Vento di mare, vento di terra, libeccio, grecale e via dicendo. Qui, nell’estremo ponente della provincia di Imperia, affacciati come siamo sul mare, siamo portati a considerare il vento un ospite abituale. Io, dal canto mio, non sono mai riuscito a imparare i nomi precisi dei vari fenomeni. Tant’è!
Di solito, insiste un vento di mare. Come quello che spira proprio qualche giorno fa (ma la fotografia appartiene ad un mio vecchio archivio!).
Un vento che mi fa tornare in mente tante immagini e tante situazioni.

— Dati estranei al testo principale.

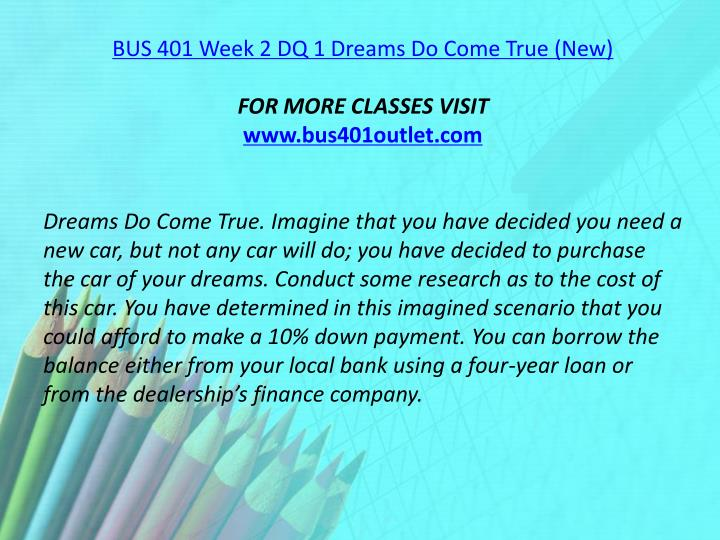BUS 401 Week 2 DQ 1 Dreams Do Come True (New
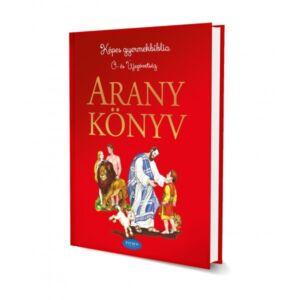 Aranykönyv – Képes gyermekbiblia Ó- és Újszövetség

Pensando alla vicina Provenza, un dicembre di diversi anni fa con una Marsiglia veramente flagellata: dal sagrato di Notre Dame de la Garde sembrava che l’isolotto d’If venisse, insieme a tutte le memorie del Conte di Montecristo, da un momento all’altro inghiottito dalla furia del mare. E per associazione d’idee penso ad un vento (dei venti) che ha (hanno) altre provenienze e che quasi sempre si accompagna (accompagnano) allo scorrere tumultuoso di torrenti e di fiumi montani, il vento (i venti) che spira (spirano) nelle Alpi di Bassa Provenza nelle pagine di Pierre Magnan, dense di omicidi gotici, di personaggi comunque indimenticabili anche perché quasi tutti avulsi dallo scorrere della storia, dei variopinti colori di cime, foreste, prati, rocce, forre, giardini segreti; della natura e di pietre, pregne di storia, insomma.